> _WORK REQUEST_:
Here is the task for the listing below: output exactly the lines from the one containing "salon22 hair washing stations" through the one containing "женская шапка luhta, серая", and leave out the pictures.
DATA TO EXAMINE: Begin
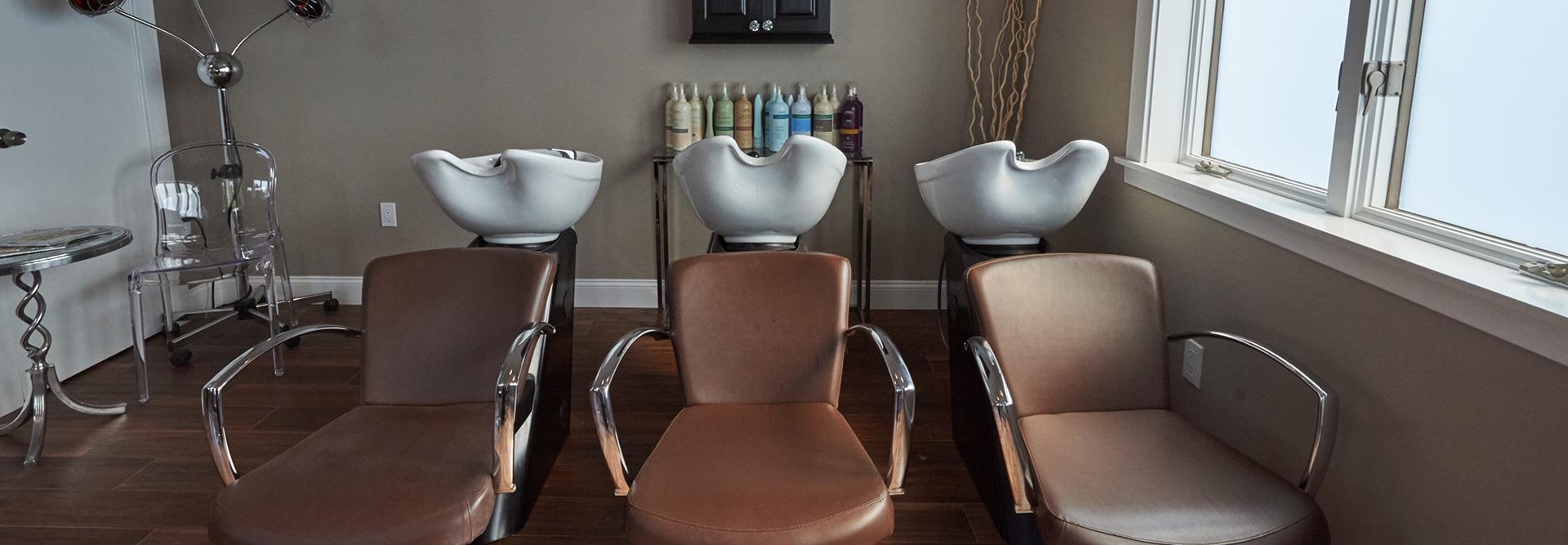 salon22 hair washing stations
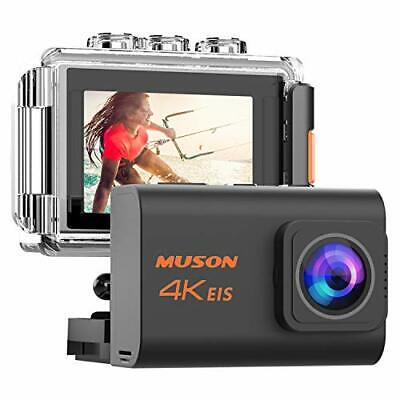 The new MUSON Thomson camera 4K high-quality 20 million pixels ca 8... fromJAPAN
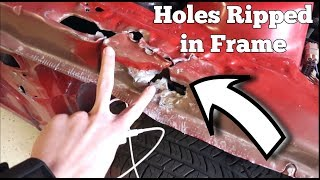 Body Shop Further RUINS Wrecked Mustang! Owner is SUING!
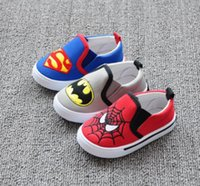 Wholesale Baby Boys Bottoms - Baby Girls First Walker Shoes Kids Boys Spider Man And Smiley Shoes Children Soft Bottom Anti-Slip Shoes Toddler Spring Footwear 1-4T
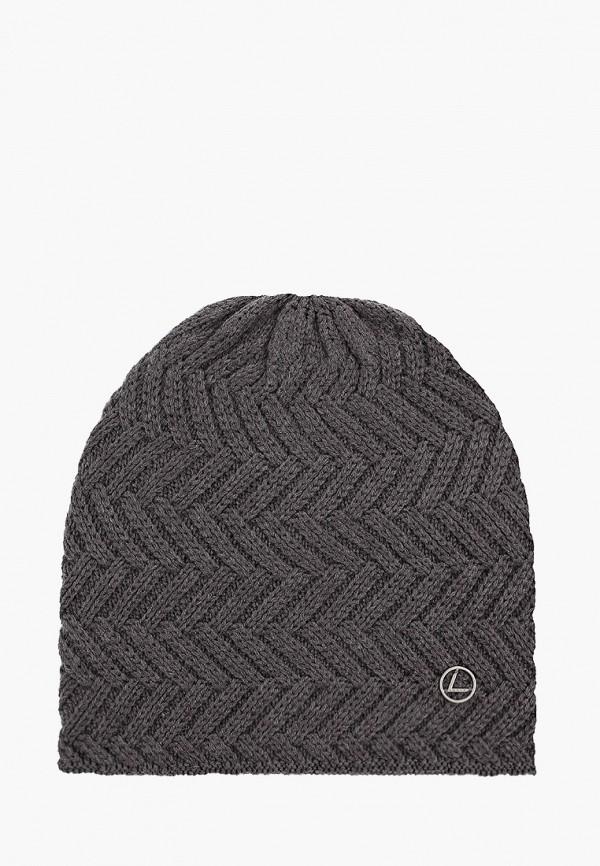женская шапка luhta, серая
DATA TO EXAMINE: End
DATA TO EXAMINE: Begin
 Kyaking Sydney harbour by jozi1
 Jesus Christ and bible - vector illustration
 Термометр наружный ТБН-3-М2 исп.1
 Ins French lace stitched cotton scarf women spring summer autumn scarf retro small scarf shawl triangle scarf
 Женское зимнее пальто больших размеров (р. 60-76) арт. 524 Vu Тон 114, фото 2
DATA TO EXAMINE: End
> _TASK OUTPUT_:
 salon22 hair washing stations
 The new MUSON Thomson camera 4K high-quality 20 million pixels ca 8... fromJAPAN
 Body Shop Further RUINS Wrecked Mustang! Owner is SUING!
 Wholesale Baby Boys Bottoms - Baby Girls First Walker Shoes Kids Boys Spider Man And Smiley Shoes Children Soft Bottom Anti-Slip Shoes Toddler Spring Footwear 1-4T
женская шапка luhta, серая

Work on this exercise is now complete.